Logan was confused. But I read your mind as you read mine, yet I am not telepathic.
Her answer reached him instantly. You are a parotelepath, which means you can mentally converse with one who is fully gifted, such as I am. I saw this talent in you the moment you entered my aura.
Your mind is rich and strong. It could be raised to very high levels.
These thought messages flickered between Logan and the girl in the space of a second, and human speech seemed suddenly cumbersome and unnecessary.
The old man said, “The vibrations have instructed me. I see your woman clearly.”
Logan leaped to his feet. “Jessica’s alive?”
“Sit down…listen to my words. Let me give you my sight.”
Logan obeyed, heart pounding.
Andar spoke slowly. “She is with those you call the Borgia Riders. They…treat her unkindly, yet she lives.”
“Where are they?” said Logan tightly. “Where do
they have her?”
“That I cannot say,” Andar told him. “My mind does not show me their location in exact terms.”
“What terms then?” Logan’s tone was demanding. “Tell me what you see!”
Anger will not help you, Logan. Trust him. Allow him to guide you. Anger and impatience will only block the reception of my father’s vision. Logan knew she was right. But it was almost impossible for him to be calm at this moment.

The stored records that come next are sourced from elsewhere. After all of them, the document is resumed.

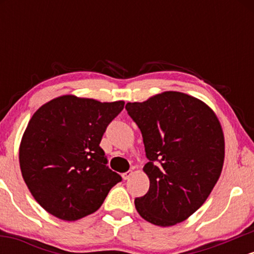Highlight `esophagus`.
I'll return each mask as SVG.
<instances>
[{
	"label": "esophagus",
	"mask_w": 254,
	"mask_h": 254,
	"mask_svg": "<svg viewBox=\"0 0 254 254\" xmlns=\"http://www.w3.org/2000/svg\"><path fill=\"white\" fill-rule=\"evenodd\" d=\"M131 176H132V171H127V172H125V173L122 174V177H123L124 180H127Z\"/></svg>",
	"instance_id": "esophagus-1"
}]
</instances>
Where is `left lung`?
<instances>
[{
	"mask_svg": "<svg viewBox=\"0 0 254 254\" xmlns=\"http://www.w3.org/2000/svg\"><path fill=\"white\" fill-rule=\"evenodd\" d=\"M143 137L149 190L135 199L148 222L170 227L197 211L214 189L224 161L220 122L199 99L164 92L143 103H127Z\"/></svg>",
	"mask_w": 254,
	"mask_h": 254,
	"instance_id": "obj_1",
	"label": "left lung"
}]
</instances>
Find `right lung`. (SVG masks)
Instances as JSON below:
<instances>
[{
    "mask_svg": "<svg viewBox=\"0 0 254 254\" xmlns=\"http://www.w3.org/2000/svg\"><path fill=\"white\" fill-rule=\"evenodd\" d=\"M124 101L63 95L32 116L19 149L28 190L46 211L76 221L98 210L122 177L111 171L100 144Z\"/></svg>",
    "mask_w": 254,
    "mask_h": 254,
    "instance_id": "right-lung-1",
    "label": "right lung"
}]
</instances>
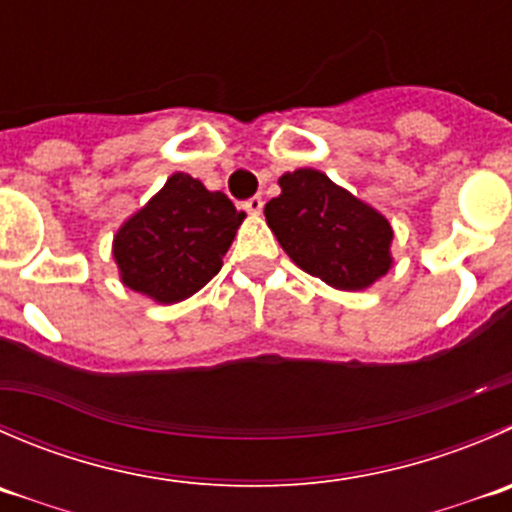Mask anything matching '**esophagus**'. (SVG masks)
I'll return each mask as SVG.
<instances>
[{"label":"esophagus","mask_w":512,"mask_h":512,"mask_svg":"<svg viewBox=\"0 0 512 512\" xmlns=\"http://www.w3.org/2000/svg\"><path fill=\"white\" fill-rule=\"evenodd\" d=\"M262 205H265V202H262V197H250V200H247L245 202V205H242V207H245V210L247 212H250V215H260V212H262Z\"/></svg>","instance_id":"obj_1"}]
</instances>
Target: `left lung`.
<instances>
[{
    "mask_svg": "<svg viewBox=\"0 0 512 512\" xmlns=\"http://www.w3.org/2000/svg\"><path fill=\"white\" fill-rule=\"evenodd\" d=\"M265 217L290 260L337 290H365L393 267V227L320 170L280 177Z\"/></svg>",
    "mask_w": 512,
    "mask_h": 512,
    "instance_id": "left-lung-1",
    "label": "left lung"
}]
</instances>
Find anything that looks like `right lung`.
<instances>
[{
	"label": "right lung",
	"mask_w": 512,
	"mask_h": 512,
	"mask_svg": "<svg viewBox=\"0 0 512 512\" xmlns=\"http://www.w3.org/2000/svg\"><path fill=\"white\" fill-rule=\"evenodd\" d=\"M242 220L227 195L175 172L114 235L119 277L162 305L187 300L220 272Z\"/></svg>",
	"instance_id": "add662e5"
}]
</instances>
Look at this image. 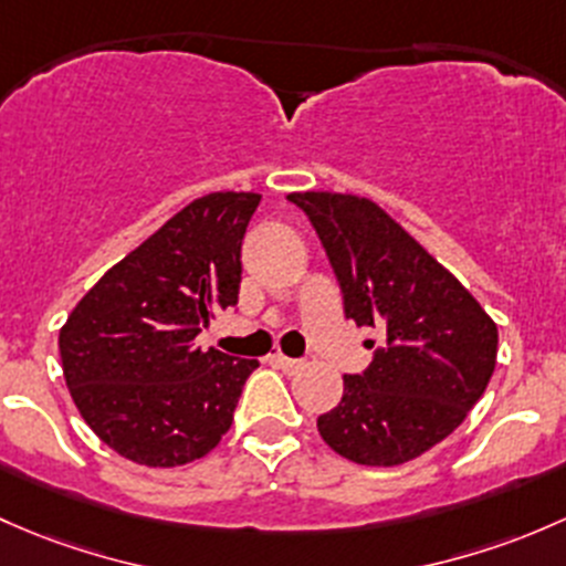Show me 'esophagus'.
Masks as SVG:
<instances>
[{"label":"esophagus","mask_w":566,"mask_h":566,"mask_svg":"<svg viewBox=\"0 0 566 566\" xmlns=\"http://www.w3.org/2000/svg\"><path fill=\"white\" fill-rule=\"evenodd\" d=\"M272 363H275L277 368L285 373H296L302 368V359H291V357H285V354H275V357H272Z\"/></svg>","instance_id":"1"}]
</instances>
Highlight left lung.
Returning a JSON list of instances; mask_svg holds the SVG:
<instances>
[{
    "label": "left lung",
    "instance_id": "8db88e82",
    "mask_svg": "<svg viewBox=\"0 0 566 566\" xmlns=\"http://www.w3.org/2000/svg\"><path fill=\"white\" fill-rule=\"evenodd\" d=\"M307 214L357 326L384 343L318 433L359 465H400L444 441L482 398L499 329L480 302L378 203L343 193H291ZM373 348V340H370Z\"/></svg>",
    "mask_w": 566,
    "mask_h": 566
}]
</instances>
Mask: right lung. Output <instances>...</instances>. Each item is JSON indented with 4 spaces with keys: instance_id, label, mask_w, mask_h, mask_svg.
<instances>
[{
    "instance_id": "add662e5",
    "label": "right lung",
    "mask_w": 566,
    "mask_h": 566,
    "mask_svg": "<svg viewBox=\"0 0 566 566\" xmlns=\"http://www.w3.org/2000/svg\"><path fill=\"white\" fill-rule=\"evenodd\" d=\"M259 193H209L111 266L60 329L81 417L114 452L149 469L220 444L259 359L196 346L214 311L234 307L242 240Z\"/></svg>"
}]
</instances>
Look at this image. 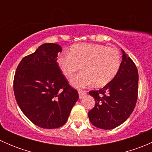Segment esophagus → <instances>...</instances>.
Segmentation results:
<instances>
[{
    "instance_id": "34e87169",
    "label": "esophagus",
    "mask_w": 152,
    "mask_h": 152,
    "mask_svg": "<svg viewBox=\"0 0 152 152\" xmlns=\"http://www.w3.org/2000/svg\"><path fill=\"white\" fill-rule=\"evenodd\" d=\"M86 94H87V93H86L85 91H81V90H79V99H82V98L85 97V96H86Z\"/></svg>"
}]
</instances>
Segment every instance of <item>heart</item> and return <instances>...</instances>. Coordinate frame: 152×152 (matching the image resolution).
Segmentation results:
<instances>
[{
	"label": "heart",
	"mask_w": 152,
	"mask_h": 152,
	"mask_svg": "<svg viewBox=\"0 0 152 152\" xmlns=\"http://www.w3.org/2000/svg\"><path fill=\"white\" fill-rule=\"evenodd\" d=\"M56 63L67 79H70L80 67L82 72L70 82L75 88H85L93 83L102 87L117 75L121 55L117 49L100 44L78 43L70 47L68 54L59 55Z\"/></svg>",
	"instance_id": "heart-1"
}]
</instances>
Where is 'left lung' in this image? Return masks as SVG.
<instances>
[{
	"instance_id": "1",
	"label": "left lung",
	"mask_w": 152,
	"mask_h": 152,
	"mask_svg": "<svg viewBox=\"0 0 152 152\" xmlns=\"http://www.w3.org/2000/svg\"><path fill=\"white\" fill-rule=\"evenodd\" d=\"M121 50L122 62L115 77L103 88L89 92L96 101L88 113L89 119L102 129H113L126 121L137 102L138 71L129 56Z\"/></svg>"
}]
</instances>
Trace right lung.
I'll list each match as a JSON object with an SVG mask.
<instances>
[{
    "instance_id": "obj_1",
    "label": "right lung",
    "mask_w": 152,
    "mask_h": 152,
    "mask_svg": "<svg viewBox=\"0 0 152 152\" xmlns=\"http://www.w3.org/2000/svg\"><path fill=\"white\" fill-rule=\"evenodd\" d=\"M62 47L44 43L25 56L17 67L14 93L23 114L35 125L56 129L67 122L79 94L56 63Z\"/></svg>"
}]
</instances>
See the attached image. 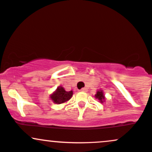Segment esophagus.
Here are the masks:
<instances>
[{"mask_svg": "<svg viewBox=\"0 0 152 152\" xmlns=\"http://www.w3.org/2000/svg\"><path fill=\"white\" fill-rule=\"evenodd\" d=\"M87 88H82L81 89V91H84V92H86V91H87Z\"/></svg>", "mask_w": 152, "mask_h": 152, "instance_id": "1", "label": "esophagus"}]
</instances>
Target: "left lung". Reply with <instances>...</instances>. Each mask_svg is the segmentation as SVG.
I'll use <instances>...</instances> for the list:
<instances>
[{
  "mask_svg": "<svg viewBox=\"0 0 152 152\" xmlns=\"http://www.w3.org/2000/svg\"><path fill=\"white\" fill-rule=\"evenodd\" d=\"M95 98L99 99V102L101 103H103L105 101V96H104V92H103L102 90H99L96 92V94L95 95Z\"/></svg>",
  "mask_w": 152,
  "mask_h": 152,
  "instance_id": "left-lung-1",
  "label": "left lung"
}]
</instances>
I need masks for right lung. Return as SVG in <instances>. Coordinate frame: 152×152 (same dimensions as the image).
<instances>
[{"label":"right lung","instance_id":"right-lung-1","mask_svg":"<svg viewBox=\"0 0 152 152\" xmlns=\"http://www.w3.org/2000/svg\"><path fill=\"white\" fill-rule=\"evenodd\" d=\"M73 96V91H66L63 88L62 86H59L54 91L51 95L50 96V98L51 100L57 104H61L63 103H65L70 99Z\"/></svg>","mask_w":152,"mask_h":152}]
</instances>
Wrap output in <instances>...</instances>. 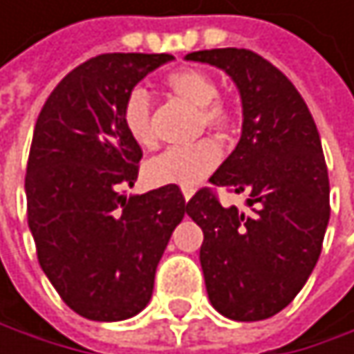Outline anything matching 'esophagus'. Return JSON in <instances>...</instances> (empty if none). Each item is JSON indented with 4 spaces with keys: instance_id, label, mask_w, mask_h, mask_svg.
<instances>
[{
    "instance_id": "esophagus-1",
    "label": "esophagus",
    "mask_w": 354,
    "mask_h": 354,
    "mask_svg": "<svg viewBox=\"0 0 354 354\" xmlns=\"http://www.w3.org/2000/svg\"><path fill=\"white\" fill-rule=\"evenodd\" d=\"M183 195H185V201H189V199L193 197V191H191V189H185V191H183Z\"/></svg>"
}]
</instances>
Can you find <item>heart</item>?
Masks as SVG:
<instances>
[{
	"instance_id": "heart-1",
	"label": "heart",
	"mask_w": 354,
	"mask_h": 354,
	"mask_svg": "<svg viewBox=\"0 0 354 354\" xmlns=\"http://www.w3.org/2000/svg\"><path fill=\"white\" fill-rule=\"evenodd\" d=\"M165 88L199 111V130L212 132L218 140L235 132V111L218 98L220 90L209 73L199 68H178L165 77ZM121 121L130 138L142 147L153 149L157 138L153 130V113L149 94L142 88L132 90L123 100ZM220 147L214 140H201L191 147H176L159 153L145 165V178L153 187L193 189L220 163Z\"/></svg>"
}]
</instances>
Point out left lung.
Listing matches in <instances>:
<instances>
[{
  "label": "left lung",
  "instance_id": "left-lung-1",
  "mask_svg": "<svg viewBox=\"0 0 354 354\" xmlns=\"http://www.w3.org/2000/svg\"><path fill=\"white\" fill-rule=\"evenodd\" d=\"M187 60L222 68L243 106L241 138L209 183L248 193L250 212L222 207L209 189L187 203L203 231L205 290L224 317L268 319L306 283L330 222V178L317 125L294 84L256 52L218 48L191 52Z\"/></svg>",
  "mask_w": 354,
  "mask_h": 354
}]
</instances>
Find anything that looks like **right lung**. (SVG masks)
<instances>
[{
  "label": "right lung",
  "mask_w": 354,
  "mask_h": 354,
  "mask_svg": "<svg viewBox=\"0 0 354 354\" xmlns=\"http://www.w3.org/2000/svg\"><path fill=\"white\" fill-rule=\"evenodd\" d=\"M169 54H100L48 96L33 132L24 193L37 260L68 308L92 321L138 315L187 205L178 187L125 197L142 149L121 106Z\"/></svg>",
  "instance_id": "1"
}]
</instances>
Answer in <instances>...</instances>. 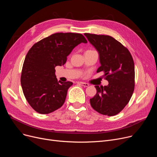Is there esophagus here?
<instances>
[{
	"label": "esophagus",
	"instance_id": "34e87169",
	"mask_svg": "<svg viewBox=\"0 0 157 157\" xmlns=\"http://www.w3.org/2000/svg\"><path fill=\"white\" fill-rule=\"evenodd\" d=\"M78 84H80L81 86H82L84 87H88L89 86V84L86 83V82H78Z\"/></svg>",
	"mask_w": 157,
	"mask_h": 157
}]
</instances>
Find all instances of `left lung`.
<instances>
[{
    "label": "left lung",
    "mask_w": 157,
    "mask_h": 157,
    "mask_svg": "<svg viewBox=\"0 0 157 157\" xmlns=\"http://www.w3.org/2000/svg\"><path fill=\"white\" fill-rule=\"evenodd\" d=\"M98 52L101 66L108 86H95L96 94L90 99L91 107L103 115L117 114L129 102L135 86V67L129 50L113 37L85 33Z\"/></svg>",
    "instance_id": "8db88e82"
}]
</instances>
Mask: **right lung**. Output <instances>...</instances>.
I'll return each instance as SVG.
<instances>
[{
    "label": "right lung",
    "mask_w": 157,
    "mask_h": 157,
    "mask_svg": "<svg viewBox=\"0 0 157 157\" xmlns=\"http://www.w3.org/2000/svg\"><path fill=\"white\" fill-rule=\"evenodd\" d=\"M81 43H87L82 34L58 33L36 43L27 52L21 85L27 101L37 113L49 114L64 104L73 83L58 81L55 68L64 65L67 56Z\"/></svg>",
    "instance_id": "1"
}]
</instances>
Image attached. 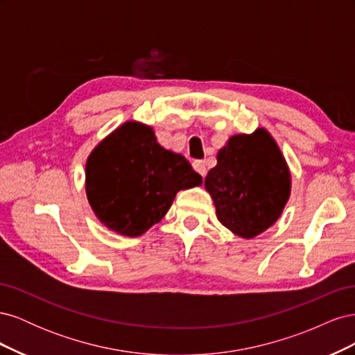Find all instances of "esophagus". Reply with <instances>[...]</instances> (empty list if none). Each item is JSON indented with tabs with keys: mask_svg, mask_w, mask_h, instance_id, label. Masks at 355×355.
<instances>
[{
	"mask_svg": "<svg viewBox=\"0 0 355 355\" xmlns=\"http://www.w3.org/2000/svg\"><path fill=\"white\" fill-rule=\"evenodd\" d=\"M192 167H194V170L197 171L198 175H201V176H204L206 175V163H204L202 159H196L194 163H192Z\"/></svg>",
	"mask_w": 355,
	"mask_h": 355,
	"instance_id": "1",
	"label": "esophagus"
}]
</instances>
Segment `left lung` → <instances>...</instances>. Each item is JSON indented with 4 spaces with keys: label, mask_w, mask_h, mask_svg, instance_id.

“I…receive many impressions…I see…” Andar’s head fell forward on the thin stalk of his neck; he placed the tips of his fingers against his skull. His voice became high and lilting, as if in song, the words spaced and rhythmic:
“Where…the rockets die…
and gantrys tilt…
against the sky…
where the plain is wide…
you will hear their cry…
as the Borgias ride.”
Logan drew in a long breath. “The Cape!” he said. “Cape Steinbeck in the Florida Keys. They must have a base there.”
But Andar said nothing more. His head remained down, chin resting against his bony chest. His long hands were once again folded and motionless in his lap.
My father sleeps. The use of his gift has tired him. You must go, Logan. He has told you all he can.
“It’s enough,” said Logan. “I can find them now!”